-- BEGIN --

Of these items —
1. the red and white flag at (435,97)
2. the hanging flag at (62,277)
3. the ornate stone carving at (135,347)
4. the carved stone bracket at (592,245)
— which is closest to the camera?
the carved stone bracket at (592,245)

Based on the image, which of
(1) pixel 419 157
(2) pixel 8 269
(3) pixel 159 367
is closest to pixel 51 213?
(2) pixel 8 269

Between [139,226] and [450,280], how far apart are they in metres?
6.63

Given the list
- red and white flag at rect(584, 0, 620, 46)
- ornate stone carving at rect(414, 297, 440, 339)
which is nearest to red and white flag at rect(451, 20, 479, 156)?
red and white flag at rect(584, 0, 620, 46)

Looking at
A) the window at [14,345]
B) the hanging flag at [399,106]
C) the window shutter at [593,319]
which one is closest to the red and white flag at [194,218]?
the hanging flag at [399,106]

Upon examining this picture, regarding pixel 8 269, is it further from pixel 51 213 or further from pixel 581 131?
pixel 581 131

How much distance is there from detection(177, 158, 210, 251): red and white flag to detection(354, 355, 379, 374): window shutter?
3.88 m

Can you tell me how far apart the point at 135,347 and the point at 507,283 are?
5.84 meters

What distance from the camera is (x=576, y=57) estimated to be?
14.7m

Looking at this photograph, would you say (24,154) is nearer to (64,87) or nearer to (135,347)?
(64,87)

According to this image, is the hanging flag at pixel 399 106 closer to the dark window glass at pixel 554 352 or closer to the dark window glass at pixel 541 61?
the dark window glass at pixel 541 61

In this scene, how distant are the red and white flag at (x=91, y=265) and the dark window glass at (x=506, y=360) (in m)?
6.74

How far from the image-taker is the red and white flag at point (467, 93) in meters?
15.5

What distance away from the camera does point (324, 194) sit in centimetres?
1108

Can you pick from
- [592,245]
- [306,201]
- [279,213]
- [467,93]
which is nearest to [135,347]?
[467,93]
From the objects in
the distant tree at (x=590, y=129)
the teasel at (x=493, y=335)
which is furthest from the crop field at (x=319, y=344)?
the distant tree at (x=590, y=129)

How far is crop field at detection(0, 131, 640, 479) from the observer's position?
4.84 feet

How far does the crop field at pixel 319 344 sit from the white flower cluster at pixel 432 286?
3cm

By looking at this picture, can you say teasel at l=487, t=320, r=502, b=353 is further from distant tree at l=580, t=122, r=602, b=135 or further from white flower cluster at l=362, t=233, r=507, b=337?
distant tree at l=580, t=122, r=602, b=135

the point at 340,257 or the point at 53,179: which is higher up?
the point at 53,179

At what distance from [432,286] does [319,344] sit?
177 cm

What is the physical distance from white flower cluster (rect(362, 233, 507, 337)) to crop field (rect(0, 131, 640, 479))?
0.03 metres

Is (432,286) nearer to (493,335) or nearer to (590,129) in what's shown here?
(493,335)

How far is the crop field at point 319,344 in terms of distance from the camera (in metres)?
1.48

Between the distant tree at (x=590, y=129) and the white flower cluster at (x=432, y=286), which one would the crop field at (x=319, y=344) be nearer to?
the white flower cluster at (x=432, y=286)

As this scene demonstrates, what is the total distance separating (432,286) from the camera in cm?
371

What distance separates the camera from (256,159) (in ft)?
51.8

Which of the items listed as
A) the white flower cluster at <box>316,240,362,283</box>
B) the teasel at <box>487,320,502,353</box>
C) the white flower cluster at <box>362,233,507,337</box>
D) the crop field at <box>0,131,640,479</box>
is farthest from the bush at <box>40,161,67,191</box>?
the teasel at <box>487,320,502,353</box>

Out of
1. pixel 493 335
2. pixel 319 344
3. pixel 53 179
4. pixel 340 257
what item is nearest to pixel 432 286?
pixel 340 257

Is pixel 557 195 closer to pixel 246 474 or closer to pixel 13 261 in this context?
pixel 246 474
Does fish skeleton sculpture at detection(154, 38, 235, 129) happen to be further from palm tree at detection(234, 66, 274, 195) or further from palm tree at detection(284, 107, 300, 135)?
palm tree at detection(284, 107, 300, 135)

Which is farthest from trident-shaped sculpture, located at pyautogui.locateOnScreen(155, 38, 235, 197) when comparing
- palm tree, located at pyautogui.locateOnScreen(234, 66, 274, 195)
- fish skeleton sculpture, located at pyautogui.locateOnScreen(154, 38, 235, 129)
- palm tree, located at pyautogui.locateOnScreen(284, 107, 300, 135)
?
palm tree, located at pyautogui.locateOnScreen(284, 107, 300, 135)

-- END --

Work to be completed => Retype the material from the line containing "Is pixel 557" through the end, including both of those lines, keeping every character unchanged.

Reply to the exercise =>
Is pixel 557 195 closer to pixel 246 474 or closer to pixel 13 261 in this context?
pixel 246 474
Does fish skeleton sculpture at detection(154, 38, 235, 129) happen to be further from palm tree at detection(234, 66, 274, 195) or further from palm tree at detection(284, 107, 300, 135)?
palm tree at detection(284, 107, 300, 135)

Which is farthest from trident-shaped sculpture, located at pyautogui.locateOnScreen(155, 38, 235, 197) when comparing
- palm tree, located at pyautogui.locateOnScreen(234, 66, 274, 195)
- fish skeleton sculpture, located at pyautogui.locateOnScreen(154, 38, 235, 129)
- palm tree, located at pyautogui.locateOnScreen(284, 107, 300, 135)
?
palm tree, located at pyautogui.locateOnScreen(284, 107, 300, 135)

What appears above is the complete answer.